Just to set the stage of who I am as "Pregnant Bipolar Knitter," I thought I'd give a brief history of my struggle with bipolar disorder and depression. If you have ever suffered from mental illness -- and, subsequently, suffered from trying to be diagnosed and treated for it -- you know that sometimes that story can fill a book. Or two.
So I'll just try to give a quick summary of my experience. I was working as a software engineer out of college starting in 1998, and in 2001, about the time I changed positions in the company I was working for, I started suffering from depression, anxiety, and gastro-intestinal problems (I'll spare you those details). I chalked most of my problems up to dislike of my job and my career path in general. To try to help my situation, I found a new, full-time job at a University (go Flyers!) as a web developer, which would allow me to work, tuition-free, on my Master's Degree in English Composition which is what I decided I wanted to do. I moved into my new job in 2002, but the depression and anxiety worsened, and I finally sought help from my general practitioner in 2003.

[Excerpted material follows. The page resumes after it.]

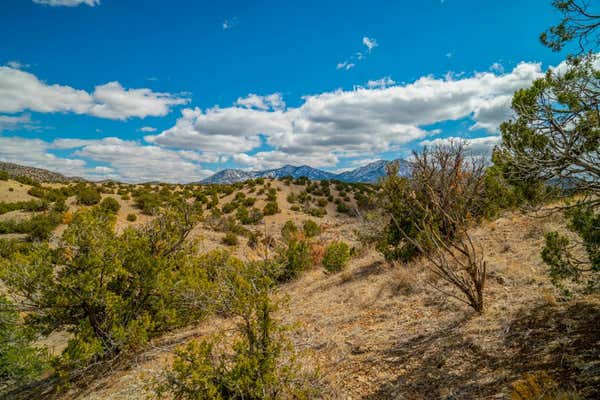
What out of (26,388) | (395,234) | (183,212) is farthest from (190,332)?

To make a long story a little bit shorter, my doctor tried a succession of drugs, including Paxil, Lexapro, and Wellbutrin. He also prescribed Klonopin for anxiety. He also referred me to a counselor who was, to put it mildly, a complete waste of time. After about six months of trying drugs, drugs not working, and counseling not working, he put me on Depakote in addition to the antidepressant I was already taking, under the suspicion I was suffering from bipolar disorder rather than unipolar depression.

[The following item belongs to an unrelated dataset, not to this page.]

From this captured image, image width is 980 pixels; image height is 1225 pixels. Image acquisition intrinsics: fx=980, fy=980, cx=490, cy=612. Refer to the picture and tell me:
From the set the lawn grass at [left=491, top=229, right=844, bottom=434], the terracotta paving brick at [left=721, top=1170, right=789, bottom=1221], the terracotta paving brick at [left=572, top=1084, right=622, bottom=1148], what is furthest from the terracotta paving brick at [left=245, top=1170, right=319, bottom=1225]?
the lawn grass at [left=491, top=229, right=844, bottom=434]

The one good news was that my gastro-intestinal problems (which had been previously diagnosed as Irritable Bowel Syndrome) had cleared up. When I mentioned this to the doc, his response was, "Oh, I always thought you just had a nervous stomach."
Gee, that would have been nice to know before I went through countless -- ah, let's say, invasive -- exams, a colonoscopy, and various other imagining tests. Thus began my skepticism of the medical profession.
The Depakote and antidepressants helped my mood a little, but at this point, after about six months of "trial and error," I decided I needed to see a psychiatrist. After all, if you had a heart problem, you'd see a cardiologist, right? I figured the same logic applied.
The decision to see a psychologist seemed like the best idea at the time...alas, I was wrong. But I'll save the next part of the story for another post; I've rambled on too much already.
Since I am "Pregnant Bipolar Knitter," here's my current knitting news: I just got in the mail a kit I ordered to make the beautiful Noni Nomad Hobo Bag from Dream Weaver Yarns.
I think Noni has some of the most beautiful felted bag patterns out there; I have a few patterns but I haven't made any yet. Even though I stayed up way too late last night, I went ahead and got my hobo bag started...can't wait till it's finished, felted, and ready to stuff with all the junk I usually cram in my purse.